::: Reading passage :::

Chapter 4 describes the internal structure of the SHA-3 accelerator. In order to connect the accelerator to MicroBlaze processor we have to upgrade our accelerator and add the interface for communication. The explanation on why we chose AXI4-Stream interface is given in Section 7.3. Since the designed accelerator can not work on its own and should be started by some master device, we need an interface that will be responsible for sending control/status messages. Sending status and control signals does not require the high throughput of the communication protocol, so we could choose the protocol that is easy to implement and can be connected to the master system (which is the MicroBlaze processor in our case). Xilinx's IP core library offers us the AXI to APB bridge IP core which will be described in Subsection 7.5.2. The information about AMBA APB Protocol can be found in its specification [3]. In order to translate the APB interface signals into control signals for the accelerator, new block named keccak-fifo-regs was created. This block serves as the bridge between the APB interface and the accelerator and has three registers.

#### **Control Register**

The structure of the control register is presented in Figure 7.3. This register is available at address 8'h00 and is a Write-Only register. Due to the fact, that keccak-fifo unit does not require a lot of control signals, the register is 8-bit long and only first 3 bits are used.

::: Information supplied :::

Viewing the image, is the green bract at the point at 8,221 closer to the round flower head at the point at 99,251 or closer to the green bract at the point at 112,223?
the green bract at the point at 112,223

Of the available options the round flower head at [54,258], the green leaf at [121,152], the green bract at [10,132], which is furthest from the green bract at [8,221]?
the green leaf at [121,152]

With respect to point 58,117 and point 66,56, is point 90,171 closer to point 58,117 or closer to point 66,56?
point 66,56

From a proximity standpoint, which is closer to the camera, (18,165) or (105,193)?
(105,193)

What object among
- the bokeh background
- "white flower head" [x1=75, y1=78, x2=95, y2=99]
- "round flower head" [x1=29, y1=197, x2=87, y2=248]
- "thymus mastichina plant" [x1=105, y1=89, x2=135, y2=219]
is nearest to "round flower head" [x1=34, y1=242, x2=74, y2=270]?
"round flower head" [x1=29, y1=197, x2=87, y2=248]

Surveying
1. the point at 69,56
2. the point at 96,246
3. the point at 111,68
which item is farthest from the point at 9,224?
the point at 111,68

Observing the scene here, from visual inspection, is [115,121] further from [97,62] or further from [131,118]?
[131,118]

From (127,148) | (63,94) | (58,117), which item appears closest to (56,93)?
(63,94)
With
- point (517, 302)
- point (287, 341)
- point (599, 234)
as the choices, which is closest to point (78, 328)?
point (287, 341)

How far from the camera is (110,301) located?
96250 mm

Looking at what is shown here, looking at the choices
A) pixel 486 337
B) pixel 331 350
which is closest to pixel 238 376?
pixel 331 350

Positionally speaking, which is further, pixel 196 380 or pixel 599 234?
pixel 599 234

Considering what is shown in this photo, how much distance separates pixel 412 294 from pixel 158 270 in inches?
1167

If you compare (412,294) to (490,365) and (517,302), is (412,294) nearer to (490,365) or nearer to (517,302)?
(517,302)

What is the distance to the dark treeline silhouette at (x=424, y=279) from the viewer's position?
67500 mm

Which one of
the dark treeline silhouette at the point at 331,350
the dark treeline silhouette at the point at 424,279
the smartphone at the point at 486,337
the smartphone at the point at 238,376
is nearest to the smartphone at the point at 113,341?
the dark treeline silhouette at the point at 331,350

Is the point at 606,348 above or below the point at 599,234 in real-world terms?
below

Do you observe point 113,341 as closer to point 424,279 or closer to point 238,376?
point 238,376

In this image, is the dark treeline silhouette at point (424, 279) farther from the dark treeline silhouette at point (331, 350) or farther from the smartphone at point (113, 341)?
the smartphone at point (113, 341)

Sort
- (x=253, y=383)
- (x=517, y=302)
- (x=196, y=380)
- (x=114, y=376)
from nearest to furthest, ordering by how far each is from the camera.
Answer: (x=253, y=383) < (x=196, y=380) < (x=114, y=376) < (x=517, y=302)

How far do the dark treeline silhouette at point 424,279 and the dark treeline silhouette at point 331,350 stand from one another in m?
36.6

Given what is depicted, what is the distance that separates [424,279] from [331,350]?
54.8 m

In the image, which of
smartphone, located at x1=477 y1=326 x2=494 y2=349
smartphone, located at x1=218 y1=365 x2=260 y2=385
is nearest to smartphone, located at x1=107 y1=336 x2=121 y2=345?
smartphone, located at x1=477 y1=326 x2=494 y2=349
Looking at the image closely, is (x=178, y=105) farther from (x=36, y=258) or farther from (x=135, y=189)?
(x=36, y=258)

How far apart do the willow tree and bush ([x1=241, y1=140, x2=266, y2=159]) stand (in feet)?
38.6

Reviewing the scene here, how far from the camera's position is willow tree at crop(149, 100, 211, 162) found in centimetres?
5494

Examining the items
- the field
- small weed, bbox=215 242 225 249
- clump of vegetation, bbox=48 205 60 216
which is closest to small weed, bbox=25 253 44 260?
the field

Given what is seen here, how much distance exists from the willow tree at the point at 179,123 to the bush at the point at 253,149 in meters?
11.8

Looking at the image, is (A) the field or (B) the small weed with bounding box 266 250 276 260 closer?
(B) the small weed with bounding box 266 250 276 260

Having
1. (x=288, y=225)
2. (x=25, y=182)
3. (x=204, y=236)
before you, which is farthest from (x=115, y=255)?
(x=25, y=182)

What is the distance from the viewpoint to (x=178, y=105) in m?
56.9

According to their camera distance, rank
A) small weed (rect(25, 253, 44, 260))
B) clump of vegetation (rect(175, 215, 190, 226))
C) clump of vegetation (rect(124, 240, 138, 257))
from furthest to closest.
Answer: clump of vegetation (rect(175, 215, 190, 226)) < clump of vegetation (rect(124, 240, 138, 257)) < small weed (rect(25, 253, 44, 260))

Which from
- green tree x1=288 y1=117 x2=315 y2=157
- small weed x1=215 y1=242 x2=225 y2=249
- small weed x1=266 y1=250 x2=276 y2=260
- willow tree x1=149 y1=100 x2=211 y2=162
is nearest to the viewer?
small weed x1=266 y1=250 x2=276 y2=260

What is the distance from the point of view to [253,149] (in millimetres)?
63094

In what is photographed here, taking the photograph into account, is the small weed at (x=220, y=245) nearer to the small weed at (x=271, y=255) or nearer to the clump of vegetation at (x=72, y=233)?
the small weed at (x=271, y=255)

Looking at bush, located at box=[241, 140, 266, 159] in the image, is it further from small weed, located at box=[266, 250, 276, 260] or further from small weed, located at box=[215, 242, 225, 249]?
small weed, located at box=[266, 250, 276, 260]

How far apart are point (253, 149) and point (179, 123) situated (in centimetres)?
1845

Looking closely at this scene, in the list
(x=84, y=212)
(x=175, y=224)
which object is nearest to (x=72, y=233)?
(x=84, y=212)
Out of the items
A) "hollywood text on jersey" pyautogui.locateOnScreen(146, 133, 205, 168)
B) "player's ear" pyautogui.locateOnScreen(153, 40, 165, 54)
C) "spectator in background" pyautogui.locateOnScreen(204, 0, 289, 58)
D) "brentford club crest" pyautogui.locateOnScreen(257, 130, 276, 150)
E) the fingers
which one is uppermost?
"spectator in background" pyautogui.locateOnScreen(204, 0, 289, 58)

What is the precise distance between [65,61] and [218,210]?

:::

Task brief
According to the SHA-3 accelerator text, why is the control register only 8 bits long?

Solved exercise
The keccak-fifo unit does not need many control signals, so an 8-bit register is enough. Only its first 3 bits are used.